ChatGPT can provide timely, personalized and informative feedback to improve text quality and learning success. It can thus mitigate teachers’ workload, particularly in writing-intensive courses. Despite these advantages, it remains unclear to what extent L2 learners engage with and incorporate feedback in the revision process for the improvement of text quality, as feedback uptake depends on several external and internal factors (Liu & Storch 2010). Furthermore, recent studies emphasize that students’ engagement with written corrective feedback changes over time, and that these dynamics of students’ engagement with feedback have not been explored yet (Mao & Icy 2024: 815). Therefore, the present study analyzes the impact of GenAI-assisted feedback (exemplified by ChatGPT-4) in combination with teacher feedback in extensive university German as a foreign language courses (CEFR, B2/ C1).
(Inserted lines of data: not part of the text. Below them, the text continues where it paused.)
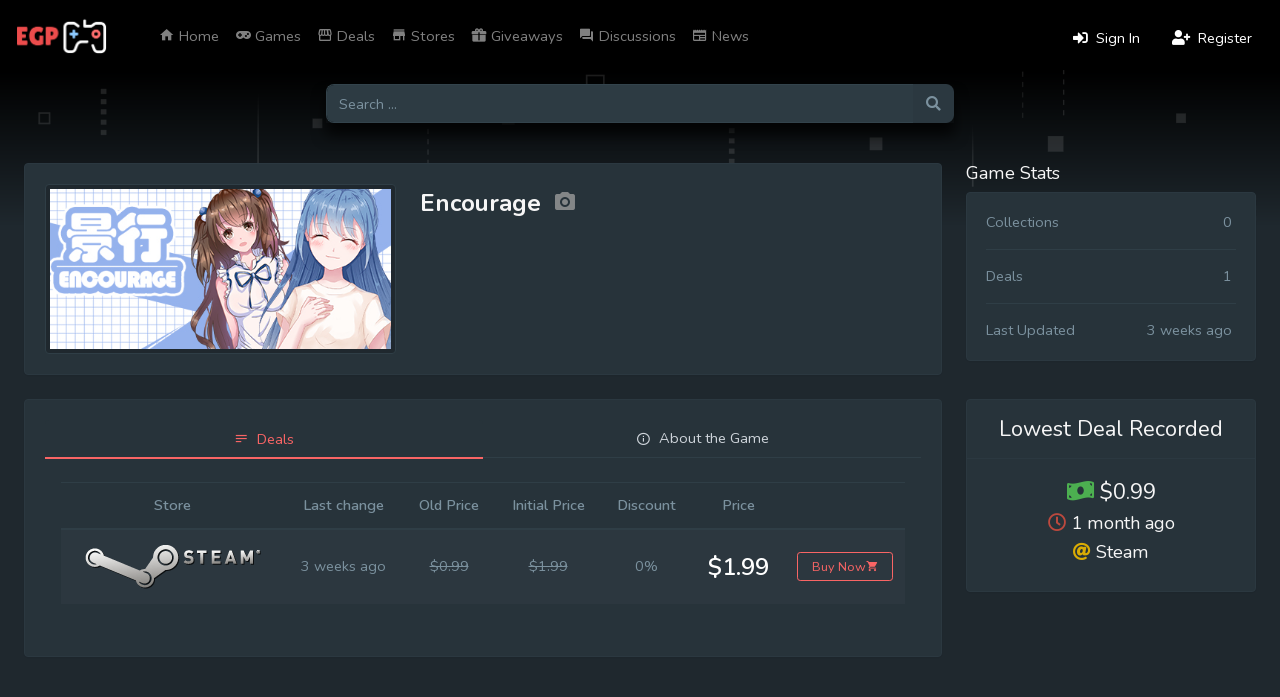

--- FILE ---
content_type: application/javascript
request_url: https://easygameprices.com/runtime.15fdbec7165a53fba55b.js
body_size: 873
content:
(()=>{"use strict";var e,d={},i={};function a(e){var l=i[e];if(void 0!==l)return l.exports;var r=i[e]={exports:{}};return d[e](r,r.exports,a),r.exports}a.m=d,e=[],a.O=(l,r,u,f)=>{if(!r){var t=1/0;for(n=0;n<e.length;n++){for(var[r,u,f]=e[n],c=!0,o=0;o<r.length;o++)(!1&f||t>=f)&&Object.keys(a.O).every(h=>a.O[h](r[o]))?r.splice(o--,1):(c=!1,f<t&&(t=f));if(c){e.splice(n--,1);var s=u();void 0!==s&&(l=s)}}return l}f=f||0;for(var n=e.length;n>0&&e[n-1][2]>f;n--)e[n]=e[n-1];e[n]=[r,u,f]},a.o=(e,l)=>Object.prototype.hasOwnProperty.call(e,l),(()=>{var e={666:0};a.O.j=u=>0===e[u];var l=(u,f)=>{var o,s,[n,t,c]=f,v=0;for(o in t)a.o(t,o)&&(a.m[o]=t[o]);if(c)var _=c(a);for(u&&u(f);v<n.length;v++)a.o(e,s=n[v])&&e[s]&&e[s][0](),e[n[v]]=0;return a.O(_)},r=self.webpackChunkfrontend=self.webpackChunkfrontend||[];r.forEach(l.bind(null,0)),r.push=l.bind(null,r.push.bind(r))})()})();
The study focuses on the following research questions: RQ1: To what extent can the combination of GenAI-assisted feedback and teacher feedback support the revision phase in the writing process?RQ2: Which dynamics can be identified in the learner profiles based on the engagement with ChatGPT-based feedback? This longitudinal study with international students of German as a foreign language adopts a sequential explanatory mixed-methods research design (QUAN ® qual) to answer the research questions. For the quantitative analysis (QUAN) learners’ engagement (including all subtypes: behavioral, emotional, cognitive and social) is measured by using a standardized questionnaire with closed items in 13-week courses. This data (n=74) is used to carry out a hierarchical cluster analysis with Ward-Linkage to identify latent learner profiles and to assess the dynamics of engagement over time. The qualitative component (qual) of the study comprises the analysis of open-ended questions in reflection sheets as well as interviews in focus groups to get a holistic view of the feedback uptake and students’ engagement. Preliminary findings indicate that ChatGPT feedback on syntactic complexity is effective in improving linguistic accuracy and syntactic range, while teacher feedback is beneficial for fostering self-reflection, strategic revision, and writing motivation. The results are transferable to other L2 contexts, in particular for general language courses and academic writing and thus offers a replicable framework for integrating GenAI feedback into writing pedagogy.